**Actions to take**:
[1] According to the passage on international weather data sharing, by what year is the GTS expected to be phased out in favor of the public Internet?
[2] Resume the passage on international weather data sharing, carrying it on from its final sentence.

**Text shown**:
::::::::::
The Dryden-Blagonravov memorandum of March 1962, 6 months before the Cuban Missile Crisis, facilitated US/USSR cooperation in “exchange of weather data from satellites and the eventual coordinated launching of meteorological satellites” (source). Soon after this, urged by the WMO, the US and Soviet Union agreed to share weather information in 1964. From President Lyndon Johnson’s statement at the time:

“The United States and the Soviet Union have been working out an agreement to exchange weather information over a direct communications link between the two capitals. […] provides for the exchange on a reciprocal basis of weather information gathered by satellites.”

This sets the impetus for the World Weather Watch wherein all

“WMO Member States and Territories collaborat[e] to collectively operate a global observing system (GOS), exchange the global observing system data through a global telecommunications system (GTS), and build an integrated network of world, regional and national meteorological centres as part of a global data-processing system (GDPS).”

This global effort, one among many, yields the “quiet revolution” in weather forecasting that we all depend on today (Bauer et al., 2015). Importantly, the GTS is still in operation today as a private network interconnecting the national meteorological services across the globe and is expected to be phased out in favour of the public Internet by 2033!
::::::::::
**Supplied records**:

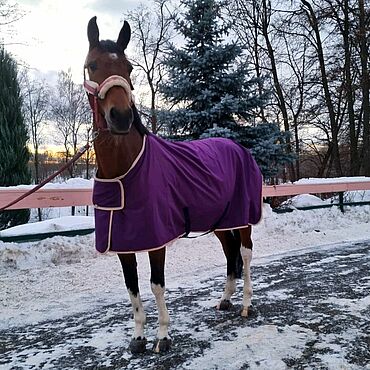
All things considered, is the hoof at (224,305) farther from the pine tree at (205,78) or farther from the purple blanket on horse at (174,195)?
the pine tree at (205,78)

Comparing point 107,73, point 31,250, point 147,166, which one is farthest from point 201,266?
point 107,73

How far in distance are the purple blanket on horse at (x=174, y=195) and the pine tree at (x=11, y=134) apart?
625 centimetres

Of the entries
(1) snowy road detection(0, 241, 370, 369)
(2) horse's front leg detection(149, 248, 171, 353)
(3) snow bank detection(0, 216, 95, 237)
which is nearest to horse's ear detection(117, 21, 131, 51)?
(2) horse's front leg detection(149, 248, 171, 353)

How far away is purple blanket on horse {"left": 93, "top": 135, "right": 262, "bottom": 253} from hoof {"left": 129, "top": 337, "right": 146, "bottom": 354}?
0.73 metres

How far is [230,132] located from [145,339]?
655 cm

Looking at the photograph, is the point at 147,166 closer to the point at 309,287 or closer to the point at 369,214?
the point at 309,287

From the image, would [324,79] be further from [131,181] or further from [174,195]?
[131,181]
::::::::::
**Responses per task**:
[1] By 2033.

[2]
Schematic of WMO’s GTS network

Schematic of WMO’s GTS network (source).

1990-2000: The drama behind WMO Resolution 40 unfolds

Cover of WMO report on Resolution 40 (Zillman, 2019)

I quote liberally from this official WMO report on Resolution 40 (Zillman, 2019) in this section.

WMO constituent bodies have adopted thousands of resolutions since 1950 but only one, […], has needed no other identifier and continues to be known throughout the WMO system simply as “Resolution 40”

The privatization head winds of the late 1980s, driven by the election of Ronald Reagan (US) and Margaret Thatcher (UK) hit the “golden age of meteorological data sharing”. The pressure to commercialize operations and recover costs posed a major challenge to the data sharing ethos of the time. To quote Neil Gordon, New Zealand’s representative to WMO during this period (Morris, 2023)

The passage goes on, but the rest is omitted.